Associate Justice of the First Judicial Department
- Incumbent
- Assumed office 1994
- Appointed by: Mario Cuomo

Justice on the New York Supreme Court
- In office 1988–1994

Judge on the New York City Civil Court
- In office 1985–1988

Personal details
- Alma mater: Brandeis University Columbia Law School

= Angela Mazzarelli =

American lawyer

Angela Mazzarelli is an associate justice of the New York Appellate Division of the Supreme Court, First Judicial Department.

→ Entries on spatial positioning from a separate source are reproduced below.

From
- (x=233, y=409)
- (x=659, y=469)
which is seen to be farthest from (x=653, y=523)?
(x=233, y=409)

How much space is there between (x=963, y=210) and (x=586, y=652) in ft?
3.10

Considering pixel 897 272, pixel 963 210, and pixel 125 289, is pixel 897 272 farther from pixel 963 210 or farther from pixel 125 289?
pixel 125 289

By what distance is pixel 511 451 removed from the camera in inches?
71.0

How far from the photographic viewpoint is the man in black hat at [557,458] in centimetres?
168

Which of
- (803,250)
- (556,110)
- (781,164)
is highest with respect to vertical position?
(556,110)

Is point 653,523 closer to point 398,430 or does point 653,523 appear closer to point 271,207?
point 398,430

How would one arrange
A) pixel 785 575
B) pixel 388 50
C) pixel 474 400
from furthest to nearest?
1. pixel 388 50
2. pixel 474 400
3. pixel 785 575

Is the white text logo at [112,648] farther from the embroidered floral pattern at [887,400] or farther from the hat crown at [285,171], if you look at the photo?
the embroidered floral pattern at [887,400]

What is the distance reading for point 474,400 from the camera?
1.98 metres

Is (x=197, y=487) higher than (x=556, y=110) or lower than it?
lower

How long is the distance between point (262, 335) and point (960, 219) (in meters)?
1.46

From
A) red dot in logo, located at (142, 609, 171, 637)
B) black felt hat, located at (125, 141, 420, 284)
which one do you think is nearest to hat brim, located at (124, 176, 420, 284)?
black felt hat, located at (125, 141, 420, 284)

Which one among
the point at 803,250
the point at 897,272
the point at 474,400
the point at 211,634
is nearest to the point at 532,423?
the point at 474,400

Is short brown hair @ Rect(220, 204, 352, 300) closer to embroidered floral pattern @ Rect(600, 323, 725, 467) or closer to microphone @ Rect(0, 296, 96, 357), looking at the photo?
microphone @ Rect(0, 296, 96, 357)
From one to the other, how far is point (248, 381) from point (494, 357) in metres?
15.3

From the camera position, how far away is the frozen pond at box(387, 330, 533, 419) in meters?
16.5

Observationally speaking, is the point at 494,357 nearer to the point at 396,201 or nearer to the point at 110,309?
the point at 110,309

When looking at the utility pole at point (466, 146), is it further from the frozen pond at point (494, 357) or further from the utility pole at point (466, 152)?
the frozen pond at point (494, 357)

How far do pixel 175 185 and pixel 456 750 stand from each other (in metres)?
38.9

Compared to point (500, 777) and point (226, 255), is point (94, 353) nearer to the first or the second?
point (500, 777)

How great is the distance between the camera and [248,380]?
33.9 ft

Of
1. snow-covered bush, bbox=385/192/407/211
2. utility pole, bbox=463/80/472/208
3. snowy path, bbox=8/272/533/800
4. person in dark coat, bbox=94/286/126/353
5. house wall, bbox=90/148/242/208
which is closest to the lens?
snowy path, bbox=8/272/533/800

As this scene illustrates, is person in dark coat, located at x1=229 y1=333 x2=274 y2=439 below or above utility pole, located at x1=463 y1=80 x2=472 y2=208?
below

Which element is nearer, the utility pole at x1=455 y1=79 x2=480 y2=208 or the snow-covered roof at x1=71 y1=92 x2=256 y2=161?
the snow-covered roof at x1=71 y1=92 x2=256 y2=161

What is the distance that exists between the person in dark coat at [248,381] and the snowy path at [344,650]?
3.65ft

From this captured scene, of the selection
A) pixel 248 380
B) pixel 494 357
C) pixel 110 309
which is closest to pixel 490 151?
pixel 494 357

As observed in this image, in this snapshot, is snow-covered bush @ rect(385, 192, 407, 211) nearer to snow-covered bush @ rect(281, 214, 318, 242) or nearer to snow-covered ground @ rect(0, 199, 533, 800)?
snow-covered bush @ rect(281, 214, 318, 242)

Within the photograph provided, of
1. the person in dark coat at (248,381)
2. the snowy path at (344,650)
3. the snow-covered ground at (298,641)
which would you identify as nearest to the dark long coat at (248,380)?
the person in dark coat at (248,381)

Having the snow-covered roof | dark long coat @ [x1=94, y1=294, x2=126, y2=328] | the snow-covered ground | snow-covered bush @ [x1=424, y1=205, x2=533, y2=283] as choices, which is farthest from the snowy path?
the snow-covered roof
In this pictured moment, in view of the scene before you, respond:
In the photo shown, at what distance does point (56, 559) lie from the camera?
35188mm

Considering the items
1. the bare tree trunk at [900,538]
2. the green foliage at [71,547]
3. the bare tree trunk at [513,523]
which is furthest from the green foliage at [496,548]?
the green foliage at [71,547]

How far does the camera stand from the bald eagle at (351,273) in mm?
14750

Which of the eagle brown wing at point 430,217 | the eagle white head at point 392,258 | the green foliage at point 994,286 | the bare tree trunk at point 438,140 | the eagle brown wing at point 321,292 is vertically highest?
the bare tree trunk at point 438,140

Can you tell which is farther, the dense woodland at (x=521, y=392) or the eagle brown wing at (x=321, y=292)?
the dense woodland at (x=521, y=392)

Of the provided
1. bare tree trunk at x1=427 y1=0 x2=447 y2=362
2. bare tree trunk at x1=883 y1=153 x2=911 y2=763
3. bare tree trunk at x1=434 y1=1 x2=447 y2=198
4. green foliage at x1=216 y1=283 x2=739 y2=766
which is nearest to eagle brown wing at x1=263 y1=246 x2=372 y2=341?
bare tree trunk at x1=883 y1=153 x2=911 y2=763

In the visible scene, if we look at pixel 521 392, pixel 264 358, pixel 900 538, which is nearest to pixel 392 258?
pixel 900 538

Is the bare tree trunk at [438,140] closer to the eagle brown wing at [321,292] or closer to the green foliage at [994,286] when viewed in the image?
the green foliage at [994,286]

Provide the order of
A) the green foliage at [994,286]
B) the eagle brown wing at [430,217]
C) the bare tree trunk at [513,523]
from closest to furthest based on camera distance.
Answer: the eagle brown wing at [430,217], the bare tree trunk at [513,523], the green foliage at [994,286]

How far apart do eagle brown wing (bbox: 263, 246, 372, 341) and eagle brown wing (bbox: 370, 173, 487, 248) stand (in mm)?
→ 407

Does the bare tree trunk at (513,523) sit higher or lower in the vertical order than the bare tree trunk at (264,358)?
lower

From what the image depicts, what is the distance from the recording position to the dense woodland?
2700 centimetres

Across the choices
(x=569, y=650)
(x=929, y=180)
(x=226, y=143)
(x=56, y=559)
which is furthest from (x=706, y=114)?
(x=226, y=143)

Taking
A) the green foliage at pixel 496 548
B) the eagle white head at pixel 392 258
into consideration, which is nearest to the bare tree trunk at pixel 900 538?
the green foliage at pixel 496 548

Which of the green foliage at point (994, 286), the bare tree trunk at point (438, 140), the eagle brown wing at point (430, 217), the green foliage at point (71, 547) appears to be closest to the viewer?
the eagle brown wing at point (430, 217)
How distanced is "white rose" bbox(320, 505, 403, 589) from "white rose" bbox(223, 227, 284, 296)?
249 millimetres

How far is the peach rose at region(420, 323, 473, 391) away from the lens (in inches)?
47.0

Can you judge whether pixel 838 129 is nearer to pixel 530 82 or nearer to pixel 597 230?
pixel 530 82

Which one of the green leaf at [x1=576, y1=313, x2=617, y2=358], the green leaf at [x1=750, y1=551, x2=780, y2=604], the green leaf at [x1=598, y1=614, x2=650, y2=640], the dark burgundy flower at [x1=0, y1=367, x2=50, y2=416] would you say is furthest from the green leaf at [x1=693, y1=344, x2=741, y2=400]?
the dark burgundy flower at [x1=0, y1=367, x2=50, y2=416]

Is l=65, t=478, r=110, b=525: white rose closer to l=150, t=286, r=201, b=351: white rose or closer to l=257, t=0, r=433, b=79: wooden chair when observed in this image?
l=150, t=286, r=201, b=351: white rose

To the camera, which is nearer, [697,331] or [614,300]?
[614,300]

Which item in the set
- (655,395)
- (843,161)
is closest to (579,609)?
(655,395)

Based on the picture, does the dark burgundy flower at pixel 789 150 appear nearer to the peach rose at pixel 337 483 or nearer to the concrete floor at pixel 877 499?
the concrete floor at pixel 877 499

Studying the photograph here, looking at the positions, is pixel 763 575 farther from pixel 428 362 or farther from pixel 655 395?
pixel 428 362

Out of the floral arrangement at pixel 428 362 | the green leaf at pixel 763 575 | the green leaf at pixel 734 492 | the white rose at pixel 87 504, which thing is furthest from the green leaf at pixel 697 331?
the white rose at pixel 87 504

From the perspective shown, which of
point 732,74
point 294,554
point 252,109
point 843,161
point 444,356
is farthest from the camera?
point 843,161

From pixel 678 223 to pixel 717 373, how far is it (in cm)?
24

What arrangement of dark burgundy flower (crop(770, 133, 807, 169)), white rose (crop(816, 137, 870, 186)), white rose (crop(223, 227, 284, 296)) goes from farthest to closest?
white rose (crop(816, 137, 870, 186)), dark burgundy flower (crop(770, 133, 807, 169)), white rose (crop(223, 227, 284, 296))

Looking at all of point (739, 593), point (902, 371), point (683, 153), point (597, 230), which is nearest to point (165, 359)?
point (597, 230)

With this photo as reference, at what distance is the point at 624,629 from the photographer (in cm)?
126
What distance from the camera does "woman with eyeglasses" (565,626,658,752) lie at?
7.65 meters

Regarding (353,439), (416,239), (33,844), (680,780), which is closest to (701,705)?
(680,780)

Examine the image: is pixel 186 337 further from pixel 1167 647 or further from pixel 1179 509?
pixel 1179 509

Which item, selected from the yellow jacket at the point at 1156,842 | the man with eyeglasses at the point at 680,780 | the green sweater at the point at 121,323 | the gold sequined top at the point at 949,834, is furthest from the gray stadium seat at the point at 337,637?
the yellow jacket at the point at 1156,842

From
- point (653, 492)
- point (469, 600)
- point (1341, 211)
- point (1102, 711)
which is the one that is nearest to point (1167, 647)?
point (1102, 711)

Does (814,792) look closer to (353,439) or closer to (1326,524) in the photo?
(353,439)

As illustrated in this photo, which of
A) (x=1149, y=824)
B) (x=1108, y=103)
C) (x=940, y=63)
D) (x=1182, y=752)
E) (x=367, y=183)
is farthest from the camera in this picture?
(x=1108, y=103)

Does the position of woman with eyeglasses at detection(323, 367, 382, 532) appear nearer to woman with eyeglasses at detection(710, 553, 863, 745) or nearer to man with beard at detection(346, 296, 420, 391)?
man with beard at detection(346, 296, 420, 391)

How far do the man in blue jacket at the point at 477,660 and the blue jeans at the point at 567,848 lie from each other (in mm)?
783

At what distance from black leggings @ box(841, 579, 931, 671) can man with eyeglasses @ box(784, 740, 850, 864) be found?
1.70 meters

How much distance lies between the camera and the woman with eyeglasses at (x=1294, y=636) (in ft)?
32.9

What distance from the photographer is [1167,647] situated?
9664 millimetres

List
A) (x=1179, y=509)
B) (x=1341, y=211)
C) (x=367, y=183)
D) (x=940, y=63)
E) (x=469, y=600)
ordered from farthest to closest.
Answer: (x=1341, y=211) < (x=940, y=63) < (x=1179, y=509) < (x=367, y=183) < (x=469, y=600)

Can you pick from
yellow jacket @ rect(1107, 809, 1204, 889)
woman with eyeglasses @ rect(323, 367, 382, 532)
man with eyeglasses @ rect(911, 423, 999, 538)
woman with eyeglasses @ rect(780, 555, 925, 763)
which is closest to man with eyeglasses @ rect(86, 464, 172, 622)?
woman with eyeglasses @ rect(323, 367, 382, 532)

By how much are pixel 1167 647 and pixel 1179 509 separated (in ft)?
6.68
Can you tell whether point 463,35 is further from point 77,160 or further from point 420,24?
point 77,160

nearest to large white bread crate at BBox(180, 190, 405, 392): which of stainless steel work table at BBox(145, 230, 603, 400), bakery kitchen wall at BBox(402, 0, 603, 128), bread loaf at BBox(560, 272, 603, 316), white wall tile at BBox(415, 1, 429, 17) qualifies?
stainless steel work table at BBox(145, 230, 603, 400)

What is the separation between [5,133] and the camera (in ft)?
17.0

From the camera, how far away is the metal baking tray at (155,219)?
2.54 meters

==Early life and education==
She attended the primary and secondary schools of the Southboro, Massachusetts Public School System. She is also a 1968 graduate of Brandeis University and a 1971 graduate of Columbia Law School.

==Legal career==
She worked as a Staff Attorney for Bronx Legal Services between 1971 and 1973. She was then a Special Assistant to the General Counsel for the Housing and Development Administration. She was a Law Assistant to the Board of Justices of the Civil Term of the New York Supreme Court between 1973 and 1977 as well as a Principal Law Assistant to one of the Justices of the Supreme Court between 1978 and 1980. She worked in private practice between 1980 and 1985.

She subsequently served on the New York City Civil Court between 1985 and 1988. She was a New York Supreme Court Justice from 1988 to 1994. She was designated a Justice for the Appellate Division, First Judicial Department in 1994 by Governor Mario Cuomo.